▶ _Exercise directions_
Examine each line of the data. Copy those that contain the string "предприятия".

□ □ □ □ □

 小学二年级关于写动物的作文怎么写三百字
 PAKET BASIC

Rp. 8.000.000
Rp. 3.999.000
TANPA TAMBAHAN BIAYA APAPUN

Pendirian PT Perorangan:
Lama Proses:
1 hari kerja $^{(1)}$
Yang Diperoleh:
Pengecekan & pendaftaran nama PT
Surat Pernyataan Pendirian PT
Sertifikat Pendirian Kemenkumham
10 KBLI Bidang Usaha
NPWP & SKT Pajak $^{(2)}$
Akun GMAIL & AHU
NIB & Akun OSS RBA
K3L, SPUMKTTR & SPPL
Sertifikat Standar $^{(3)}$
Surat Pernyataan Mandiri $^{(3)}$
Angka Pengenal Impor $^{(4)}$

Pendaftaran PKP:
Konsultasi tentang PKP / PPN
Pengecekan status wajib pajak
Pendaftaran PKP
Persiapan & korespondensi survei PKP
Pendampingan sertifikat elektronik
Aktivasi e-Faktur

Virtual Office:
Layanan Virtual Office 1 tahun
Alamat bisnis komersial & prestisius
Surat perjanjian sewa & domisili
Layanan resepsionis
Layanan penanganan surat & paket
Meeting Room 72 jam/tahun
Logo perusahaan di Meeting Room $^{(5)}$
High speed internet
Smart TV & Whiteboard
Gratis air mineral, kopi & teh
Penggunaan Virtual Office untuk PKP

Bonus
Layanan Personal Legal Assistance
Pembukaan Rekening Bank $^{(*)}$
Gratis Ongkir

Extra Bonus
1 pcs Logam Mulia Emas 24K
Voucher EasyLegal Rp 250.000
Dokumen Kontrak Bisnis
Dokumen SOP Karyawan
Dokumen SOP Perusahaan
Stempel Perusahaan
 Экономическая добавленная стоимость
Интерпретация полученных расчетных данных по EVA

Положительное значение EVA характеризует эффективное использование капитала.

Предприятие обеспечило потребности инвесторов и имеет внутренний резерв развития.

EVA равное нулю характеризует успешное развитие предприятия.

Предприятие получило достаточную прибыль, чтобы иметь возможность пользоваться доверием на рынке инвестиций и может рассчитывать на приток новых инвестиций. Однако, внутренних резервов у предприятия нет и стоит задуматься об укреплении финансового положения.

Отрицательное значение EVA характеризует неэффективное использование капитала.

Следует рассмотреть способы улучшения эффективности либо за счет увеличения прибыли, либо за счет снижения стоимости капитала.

□ □ □ □ □

▶ _Solution for this problem_
EVA равное нулю характеризует успешное развитие предприятия.
Предприятие получило достаточную прибыль, чтобы иметь возможность пользоваться доверием на рынке инвестиций и может рассчитывать на приток новых инвестиций. Однако, внутренних резервов у предприятия нет и стоит задуматься об укреплении финансового положения.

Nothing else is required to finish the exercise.